Yaohai-Bio sincerely congratulates our partner Northland on this significant progress. We also eagerly look forward to the early approval and market launch of NL003, which aims to fill the existing gap in this medical field and provide patients with related diseases more diverse and effective treatment options!
Beijing Northland Biotechnology Co., Ltd. was established in 2004. It is an innovative biopharmaceutical company specializing in the research, production, and sales of gene therapy drugs, recombinant protein drugs, and ophthalmic drugs. Guided by clinical needs, the company relies on its proprietary core technology platform to focus on the research and industrialization of bioengineering new drugs in areas such as cardiovascular diseases, metabolic diseases, rare diseases, and ophthalmic diseases.
The company boasts a rich and highly mature pipeline of drug development, with 11 novel bioengineering drugs currently under research corresponding to 13 indications, three of which have entered the clinical research stage. Apart from NL003, its recombinant human interleukin-11 for injection (code name NL002) has entered Phase III clinical trials, while its recombinant human thymosin beta 4 for injection (code name NL005) is undergoing Phase II clinical research; multiple ophthalmic drugs are being successively developed and launched. The company holds 22 authorized patents and has undertaken eight national-level "Major New Drug Creation" projects.
Yaohai-Bio, established in 2010, is a leading CRDMO service provider specializing in microbial expression systems and a national high-tech enterprise. The company focuses on fields such as "recombinant proteins/peptides, recombinant plasmids and novel recombinant vaccines, nanobodies, and nucleic acid drugs," and is committed to building an open and integrated CRO/CDMO/MAH industry-research service platform.
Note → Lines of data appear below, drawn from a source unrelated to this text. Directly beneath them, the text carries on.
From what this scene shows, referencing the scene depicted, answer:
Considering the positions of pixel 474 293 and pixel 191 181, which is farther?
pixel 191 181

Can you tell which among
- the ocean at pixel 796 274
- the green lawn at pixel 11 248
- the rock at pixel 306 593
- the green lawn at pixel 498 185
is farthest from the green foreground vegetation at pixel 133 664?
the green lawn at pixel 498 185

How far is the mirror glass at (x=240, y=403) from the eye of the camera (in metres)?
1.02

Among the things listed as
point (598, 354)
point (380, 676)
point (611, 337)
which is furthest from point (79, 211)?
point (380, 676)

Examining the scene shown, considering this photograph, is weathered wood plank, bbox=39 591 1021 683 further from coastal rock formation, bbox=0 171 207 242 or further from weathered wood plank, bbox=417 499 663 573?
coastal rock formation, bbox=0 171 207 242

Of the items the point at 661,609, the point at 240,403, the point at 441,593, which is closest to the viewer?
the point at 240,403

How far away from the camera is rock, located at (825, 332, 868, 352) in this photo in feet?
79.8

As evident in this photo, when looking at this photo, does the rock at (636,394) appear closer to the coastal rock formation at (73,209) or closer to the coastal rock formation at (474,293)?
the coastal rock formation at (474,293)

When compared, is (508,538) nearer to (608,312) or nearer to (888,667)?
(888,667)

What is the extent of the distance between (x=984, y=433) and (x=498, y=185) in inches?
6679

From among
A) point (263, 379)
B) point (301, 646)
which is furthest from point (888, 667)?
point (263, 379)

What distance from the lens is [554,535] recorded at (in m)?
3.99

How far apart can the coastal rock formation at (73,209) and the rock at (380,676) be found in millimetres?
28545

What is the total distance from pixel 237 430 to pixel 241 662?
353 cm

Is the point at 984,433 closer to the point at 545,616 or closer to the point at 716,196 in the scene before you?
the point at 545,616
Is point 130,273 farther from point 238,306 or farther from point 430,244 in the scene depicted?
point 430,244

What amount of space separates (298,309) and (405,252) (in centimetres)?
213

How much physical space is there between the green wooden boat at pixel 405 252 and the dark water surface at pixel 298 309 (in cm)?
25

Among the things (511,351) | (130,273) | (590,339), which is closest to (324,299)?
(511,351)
The company continuously improves and perfects its R&D, production, quality management, and control service systems, building a distinctive platform technology. With comprehensive service capabilities, extensive project experience, and leading scale advantages, it has successfully delivered more than 200 projects, spanning the entire lifecycle from early research, IND clinical trial applications, GMP production of clinical samples, to commercial production.
In the future, the company will continue to uphold the service philosophy of "Devoted Service, Co-create the Future" and take "Establishing Global Standards, Accelerating Drug Development, and Achieving a Healthy Life" as its mission, continuously empowering global new drug creation.